_TASK STATEMENT_. Extract all of the entries and give them again, word for word.
──────── MATERIAL SUPPLIED
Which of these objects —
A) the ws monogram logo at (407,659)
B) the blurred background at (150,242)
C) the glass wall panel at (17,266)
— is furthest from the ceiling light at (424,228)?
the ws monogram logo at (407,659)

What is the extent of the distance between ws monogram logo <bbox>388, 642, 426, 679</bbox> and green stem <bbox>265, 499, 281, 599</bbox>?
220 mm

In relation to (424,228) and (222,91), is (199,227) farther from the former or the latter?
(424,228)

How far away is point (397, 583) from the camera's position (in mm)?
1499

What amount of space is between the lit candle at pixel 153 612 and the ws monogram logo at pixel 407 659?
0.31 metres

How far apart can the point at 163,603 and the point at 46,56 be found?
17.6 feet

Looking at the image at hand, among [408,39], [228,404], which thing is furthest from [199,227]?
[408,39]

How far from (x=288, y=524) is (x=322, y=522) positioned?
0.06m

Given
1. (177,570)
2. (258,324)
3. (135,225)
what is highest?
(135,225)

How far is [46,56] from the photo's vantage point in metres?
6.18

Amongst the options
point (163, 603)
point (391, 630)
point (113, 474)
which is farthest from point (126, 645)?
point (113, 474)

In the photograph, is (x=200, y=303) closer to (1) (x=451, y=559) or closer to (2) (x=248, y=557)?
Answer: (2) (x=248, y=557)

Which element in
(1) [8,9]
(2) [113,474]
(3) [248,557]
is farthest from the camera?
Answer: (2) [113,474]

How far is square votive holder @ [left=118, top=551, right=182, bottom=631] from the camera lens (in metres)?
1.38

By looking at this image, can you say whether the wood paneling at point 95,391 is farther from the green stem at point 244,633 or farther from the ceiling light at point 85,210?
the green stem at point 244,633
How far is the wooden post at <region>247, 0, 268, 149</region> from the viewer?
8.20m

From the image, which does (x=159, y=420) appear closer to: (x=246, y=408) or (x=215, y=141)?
────────────────
_ANSWER BELOW_.
Which of these objects —
A) the ws monogram logo at (407,659)
B) the blurred background at (150,242)
C) the glass wall panel at (17,266)
— is furthest from the ceiling light at (424,228)?
the ws monogram logo at (407,659)

What is the extent of the distance between ws monogram logo <bbox>388, 642, 426, 679</bbox> and green stem <bbox>265, 499, 281, 599</bbox>?
220 mm

In relation to (424,228) and (222,91), is (199,227) farther from the former or the latter?
(424,228)

How far away is point (397, 583) from the camera's position (in mm)?
1499

What amount of space is between the lit candle at pixel 153 612 and the ws monogram logo at pixel 407 659?
0.31 metres

How far apart can the point at 163,603 and the point at 46,56 be found?
17.6 feet

Looking at the image at hand, among [408,39], [228,404], which thing is furthest from [199,227]?
[408,39]

How far from (x=288, y=524) is (x=322, y=522) positioned?
0.06m

Given
1. (177,570)
2. (258,324)
3. (135,225)
what is highest?
(135,225)

How far is [46,56] from the photo's vantage point in metres?
6.18

Amongst the options
point (163, 603)
point (391, 630)
point (113, 474)
which is farthest from point (126, 645)?
point (113, 474)

In the photograph, is (x=200, y=303) closer to (1) (x=451, y=559) or closer to (2) (x=248, y=557)?
Answer: (2) (x=248, y=557)

Which element in
(1) [8,9]
(2) [113,474]
(3) [248,557]
is farthest from the camera?
Answer: (2) [113,474]

How far is square votive holder @ [left=118, top=551, right=182, bottom=631] from the camera lens (in metres)?
1.38

By looking at this image, can you say whether the wood paneling at point 95,391 is farther from the green stem at point 244,633 or farther from the ceiling light at point 85,210?
the green stem at point 244,633
How far is the wooden post at <region>247, 0, 268, 149</region> from the viewer?
8.20m

From the image, which does (x=159, y=420) appear closer to: (x=246, y=408) or (x=215, y=141)?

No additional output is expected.